4 Replies Latest reply on Apr 4, 2002 3:18 PM by 807554

    Possible loss of precision and santiy

    807554
      I'm having a bit of a problem dealing with bitwise operators and the compiler complaining of
      possible losses of precision (although I know there won't be). So I constructed some "do or die" code ;

      public class byteWise {
           public static void main(String[] args) {
                byte a=1;
                byte b=64;
                byte c= a & b;
           }
      }

      and javac produced this reply:

      D:\Java\byteWise.java:5: possible loss of precision
      found : int
      required: byte
                byte c= a & b;
      ^
      1 error

      What does it mean, "found int, expected byte" ? There's no int in the entire source code.

      Please help!
        • 1. Re: Possible loss of precision and santiy
          807554
          when you have two bytes on the right side of the assignment operator, they are first promoted to int values before being added.
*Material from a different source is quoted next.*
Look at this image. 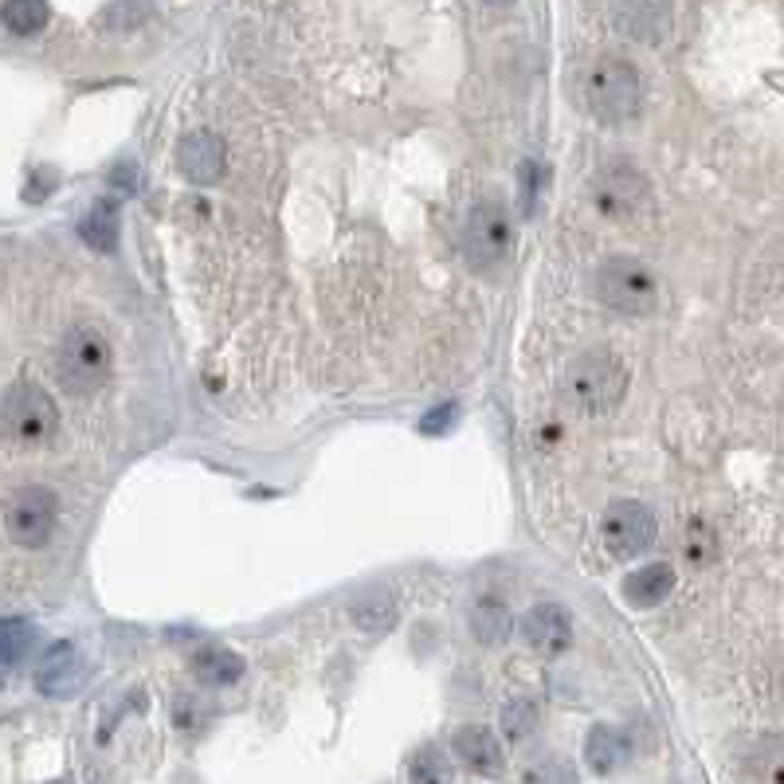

So, to assign them to a byte, you have to explicitly cast them as a byte value. like this.
          byte a = 1;
          byte b = 2;
          byte c = (byte)(a + b);
          • 2. Re: Possible loss of precision and santiy
            807554
            Possible loss of precision only denotes that a specific mathematical operation you are performing provides a value that of a data type different than that you are storing it into. It is simply type checking that is performed by the compiler. If you want to bypass this, then you need to do an explitic cast of the data type to the type that you are assigning the value.

            Example:

            double bob = 5.5;
            int jack = 3;

            int sue = bob + jack; //Possible loss of precision.
            int sue = (int)(bob + jack) //This tells the compiler I know what I am doing.
            • 3. Re: Possible loss of precision and santiy
              807554
              Possible loss of precision only denotes that a specific mathematical operation you are performing provides a value that of a data type different than that you are storing it into. It is simply type checking that is performed by the compiler. If you want to bypass this, then you need to do an explitic cast of the data type to the type that you are assigning the value.

              Example:

              double bob = 5.5;
              int jack = 3;

              int sue = bob + jack; //Possible loss of precision.
              int sue = (int)(bob + jack) //This tells the compiler I know what I am doing.

              -Jason Thomas
              • 4. Re: Possible loss of precision and santiy
                807554
                Sorted, thanks muchly!